Présentation de saison 2019-2020 - ph. Jean Louis Fernandez

Émilie Capliez & Matthieu Cruciani,
directeurs de la Comédie de Colmar

Une interview de François Bégaudeau

François Vous dites souvent avoir rêvé votre projet.
À quoi ressemble ce rêve ?
Émilie Ce rêve est celui d’un théâtre ouvert sur la ville, chaleureux, vivant, joyeux, un lieu de partage et d’échange, où public et artistes se rencontrent et s’étonnent ensemble. Comme vous voyez, je rêve en couleur, un peu à l’image de cette plaquette que nous avons souhaitée généreuse, dynamique et joueuse.
Matthieu Pour ma part, je rêve d’un théâtre peuplé, en éveil permanent. Fréquenté par des gens différents, animé par un collectif d’artistes, porté par une équipe enthousiaste, proposant de beaux spectacles. C’est un rêve très simple et très concret.

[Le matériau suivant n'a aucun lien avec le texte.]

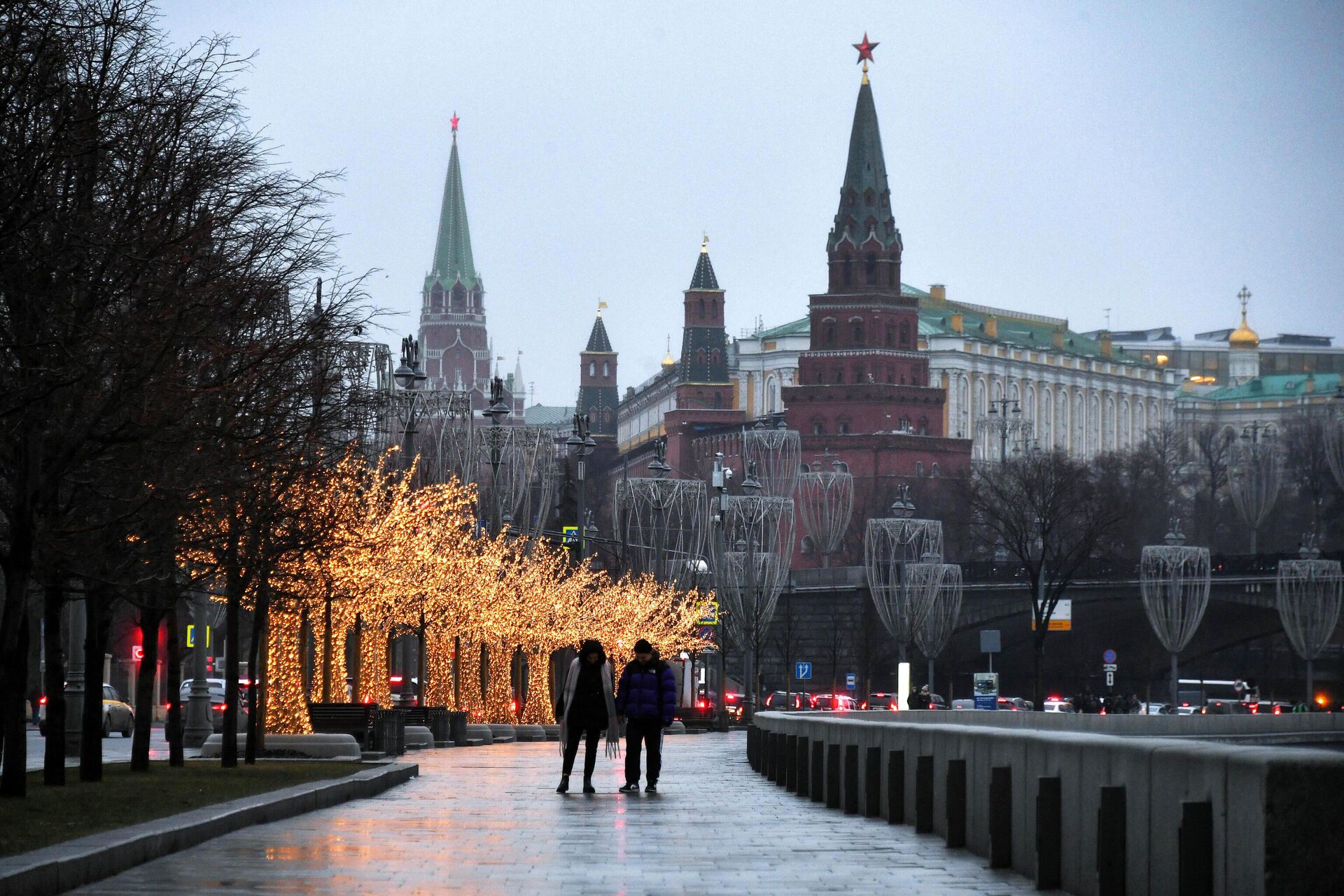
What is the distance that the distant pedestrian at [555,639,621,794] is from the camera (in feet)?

François Y a-t-il une idée directrice dans l’ensemble des spectacles et manifestations que vous programmez pour cette première année ?
Émilie Oui. Nous avons souhaité proposer plus de spectacles familiaux, produire des créations jeune public, mettre en avant des projets mêlant théâtre et musique, en renouant notamment avec l’Opéra Studio,et enfin permettre le croisement des oeuvres classiques et contemporaines. Cette saison sera donc marquée par l’éclectisme et l’envie de partage.
Matthieu Ce projet, nous l’avons également imaginé avec le collectif artistique, composé notamment de nos deux artistes associées : Alice Laloy et Catherine Umbdenstock. Cette joyeuse équipe portera avec nous la saison.

François Diriez-vous que cette programmation vous ressemble ?
Émilie Dans une certaine mesure, elle le doit : les plus beaux cadeaux sont toujours personnels. Elle doit être le fruit de nos réflexions communes, de nos affinités artistiques et de notre attention particulière envers le public.
Matthieu Ensuite, les artistes que nous programmons ne nous ressemblent pas forcément. Et tant mieux. C’est même notre responsabilité et notre mission : pas de chapelle, du théâtre pour tous, et vive la curiosité !

François Quelle est la valeur ajoutée d’une direction bicéphale ?
Émilie Diriger à deux, c’est avant tout plus de démocratie et de partage. C’est être plus présents aussi, tant pour les publics que pour l’équipe. Et c’est ainsi, dans cette complémentarité éprouvée depuis quinze ans, que nous savons travailler au mieux.
Matthieu C’est une voile supplémentaire au bateau. Deux fois plus d’énergie, de désirs. Et puis l’idée que le théâtre est un sport collectif. C’est toujours comme ça qu’il commence. Et qu’il devient beau.